Parameter Default Type Example Description
vocab N/A Union[unitok.Vocab, str] tokens The vocabulary to use. If a string is provided, a new vocabulary will be created if not exists in the current space.
tokenizer_id None Optional[str] 'tkn-abcd' The ID of the tokenizer. If not provided, a random ID (auto_) will be generated. It should be unique in each space.

Please carefully compare the tokenizers <e, f> with tokenizers <h, i> below. The declare order is very important. When using the vocabulary from other spaces, it will be registered in the current space.
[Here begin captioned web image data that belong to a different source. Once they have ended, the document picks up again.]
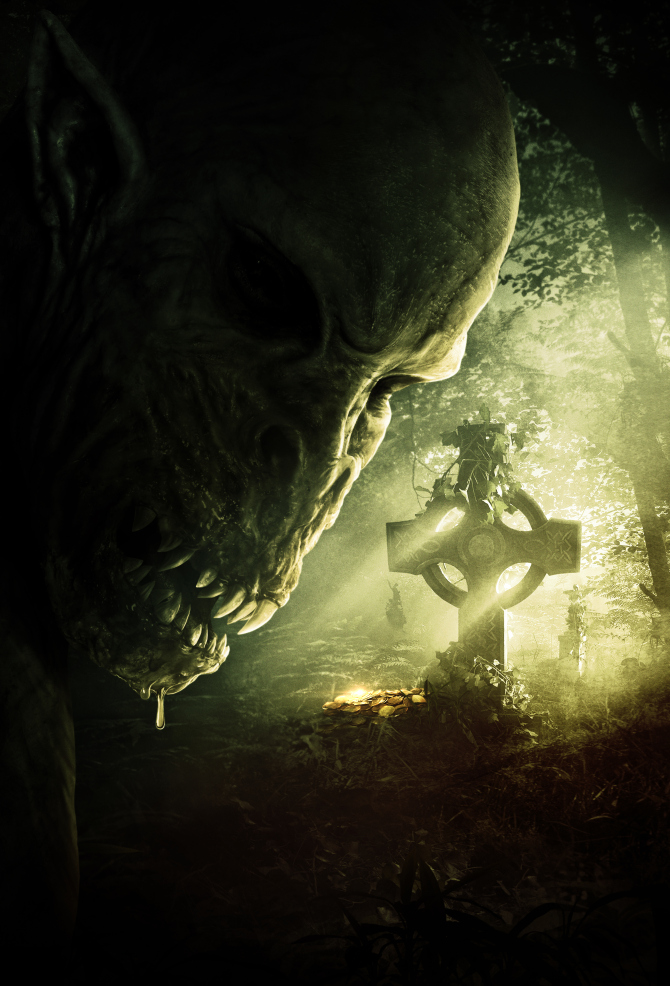 first-look-at-leprechaun-from-leprechaun-origins
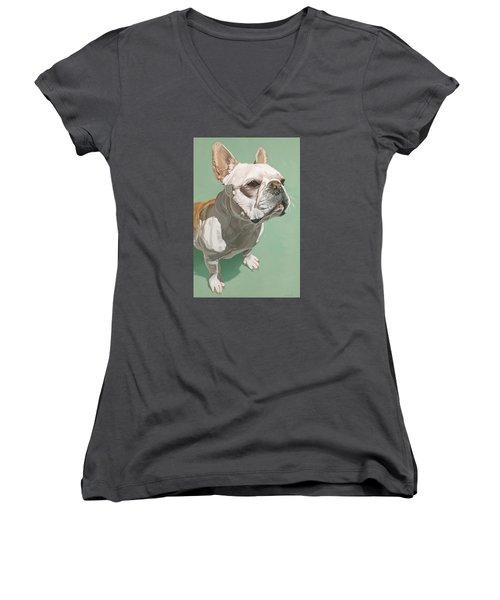 Ignatius Women's V-Neck T-Shirt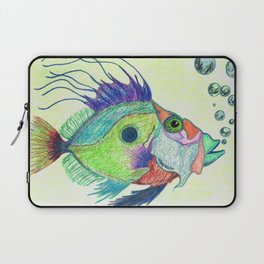 Funky Fish Art - By Sharon Cummings Laptop Sleeve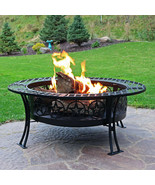 "40"" Fire Pit Black Steel Four Star Design with Spark Screen and Poker - $375.00"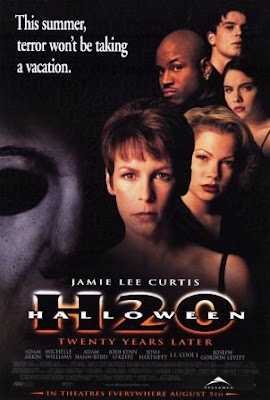Halloween H20: 20 Años después (Halloween H20: Twenty Years Later)(1998)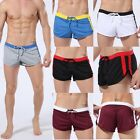 1 PC Athletic Man Men Sexy Boxer Brief Shorts Underwear Fit Size M L XL 27-35 In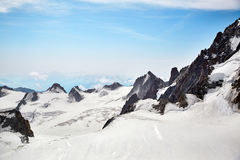 Chamonix-Mont-Blanc Mont Blanc, Francia Immagini Stock Libere da Diritti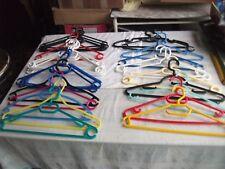 10er Set Kleiderbügel Garderobenbügel Hosenbügel Hemdenbügel Anzugbügel Metall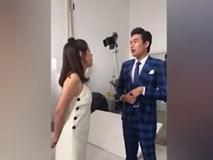 Thu Trang và Kiều Minh Tuấn vì tiền mà không nhìn mặt nhau
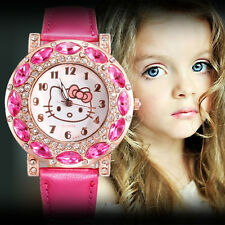 Hello Kitty Cat Crystal Watches leather strap Childlren Women Wristwatches
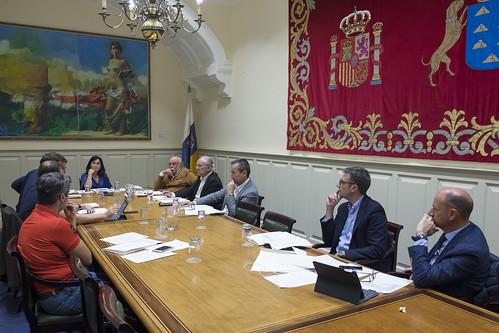 Reunión preparatoria IX Jornadas Atlánticas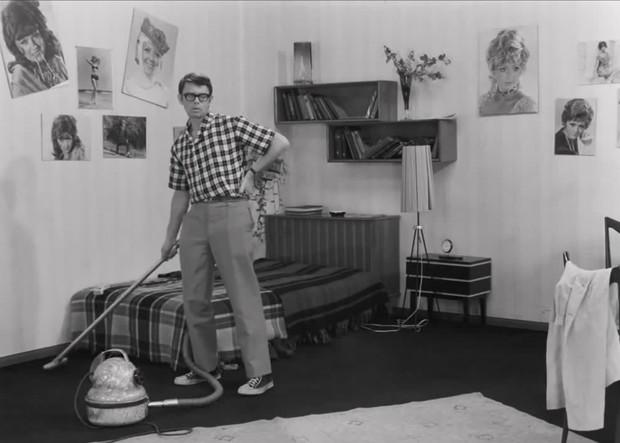 10 предметов интерьера, о которых все мечтали в советские годы идеи для дома,интерьер и дизайн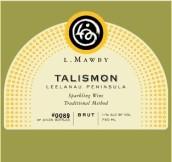 莫柏泰莱斯门起泡酒(L.Mawby Talismon Brut,Leelanau Peninsula,USA)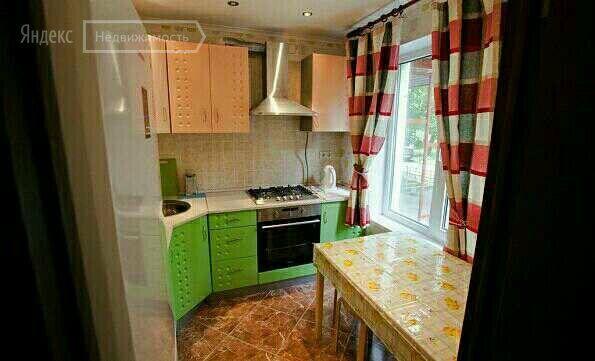 Продажа однокомнатной квартиры Москва, метро Южная, Днепропетровская улица 3к2, цена 9000000 рублей, 2021 год объявление №558534 на megabaz.ru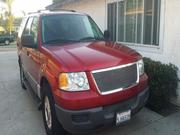 2004 Ford 4.6 L Ford Expedition SUV 4 DOOR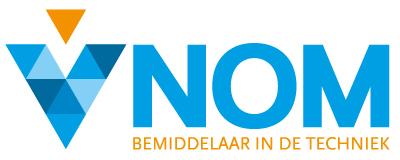 VNOM_Technisch_uitzendbureau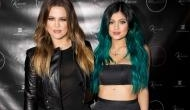 Khloe Kardashian and sister Kylie Jenner share post-baby workouts after giving birth
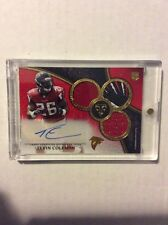 2015 Triple Threads Tevin Coleman RC Patch Auto 1/15 SSP Atlanta Falcons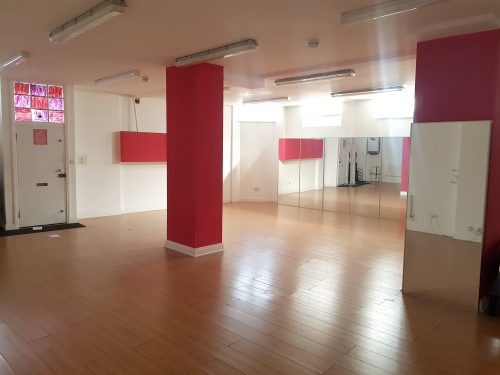 Live Work unit to rent in SE1 Lambeth Pic 16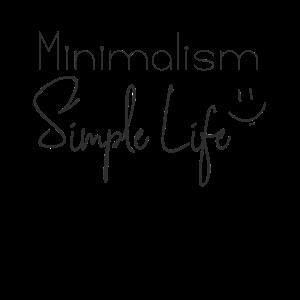 Minimalistisch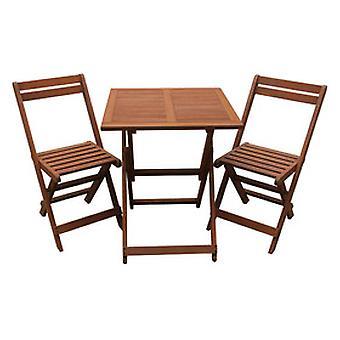 Comedor/Salón de jardín en madera exótica Hanoi- Mesa plegable  cuadrada 60 cm + 2 sillas plegables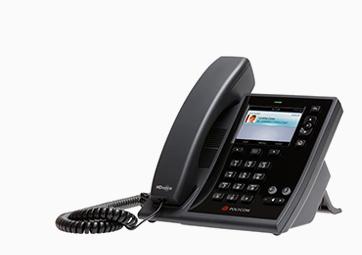 Polycom Conference Unit VoIP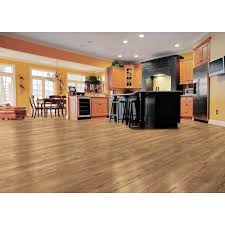 Laminate Floor Installation Guide Trafficmaster Glueless Laminate Flooring Lakeshore Pecan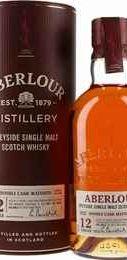 Виски шотландский «Aberlour 12 Years Old» в тубе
from unitok import EntityTokenizer  # BaseTokenizer is an abstract class, we will use EntityTokenizer for demonstration
from unitok import UniTok, Vocab, VocabHub

vegetables = Vocab(name='vegetables')
music = Vocab(name='music')
tokenizer_a = EntityTokenizer(vocab='animals', tokenizer_id='entity-animals')  # OK, will use the existing vocabulary 'vegetables'

with UniTok() as ut:
    fruits = Vocab(name='fruits')
    tokenizer_b = EntityTokenizer(vocab=fruits)  # OK, will use the existing vocabulary 'fruits' with a random tokenizer ID
    tokenizer_c = EntityTokenizer(vocab='fruits', tokenizer_id='entity-fruits')  # OK, same as tokenizer_b, will use the existing vocabulary 'fruits'
    tokenizer_d = EntityTokenizer(vocab='berries', tokenizer_id='entity-fruits')  # ValueError: Conflict object declaration, the ID 'entity-fruits' is already used
    tokenizer_e = EntityTokenizer(vocab='vegetables')  # OK, create a new vocabulary named 'vegetables' with a random tokenizer ID
    tokenizer_f = EntityTokenizer(vocab=vegetables)  # ValueError: Conflict object declaration, the 'vegetables' vocabularies from the default space and the tokenizer_e are different
    tokenizer_g = EntityTokenizer(vocab='animals', tokenizer_id='entity-animals')  # OK, a new 'animals' vocabulary will be created in the ut space, and the tokenizer_id will not be conflict with the one in the default space 
    tokenizer_h = EntityTokenizer(vocab=music)  # OK, will use the existing vocabulary 'music' from the default space with a random tokenizer ID
    tokenizer_i = EntityTokenizer(vocab='music')  # OK, will use the existing vocabulary 'music' from the default space with a random tokenizer ID

with UniTok() as another_ut:
    tokenizer_j = EntityTokenizer(vocab='music')  # OK, create a new vocabulary named 'music' in the another_ut space with a random tokenizer ID
    VocabHub.add(music)  # manually add the 'music' vocabulary from the default space to the another_ut space
    tokenizer_k = EntityTokenizer(vocab='music')  # OK, will use the existing vocabulary 'music' with a random tokenizer ID

Attributes

Attribute Type Description
vocab unitok.Vocab The vocabulary used by the tokenizer.
_tokenizer_id str The ID of the tokenizer.
return_list bool Whether the tokenizer should return a list of tokens.
param_list List[str] The list of parameters for the constructor.

Magic Methods

METHOD __call__() -> Union[int, List[int]]

Tokenize the object and return the token or a list of tokens.

Parameter Type Example Description
obj Any 'apple' The object to tokenize.
from unitok import EntityTokenizer, EntitiesTokenizer

entity = EntityTokenizer(vocab='fruits')
print(entity('apple'))  # 0
print(entity('orange'))  # 1

entities = EntitiesTokenizer(vocab='fruits')
print(entities(['banana', 'orange']))  # [2, 1]

Methods

METHOD get_tokenizer_id() -> str

Return the ID of the tokenizer.

from unitok import EntityTokenizer

entity = EntityTokenizer(vocab='fruits')
print(entity.get_tokenizer_id())  # 'auto_mKVTdn'

METHOD get_classname() -> str

Return the class name of the tokenizer.

from unitok import EntityTokenizer

entity = EntityTokenizer(vocab='fruits')
print(entity.get_classname())  # 'Entity'

METHOD json() -> Dict[str, Any]

Return the metadata of the tokenizer

from unitok import EntityTokenizer

entity = EntityTokenizer(vocab='fruits')
print(entity.json())  # {'tokenizer_id': 'auto_mKVTdn', 'vocab': 'fruits', 'classname': 'Entity', 'params': {}}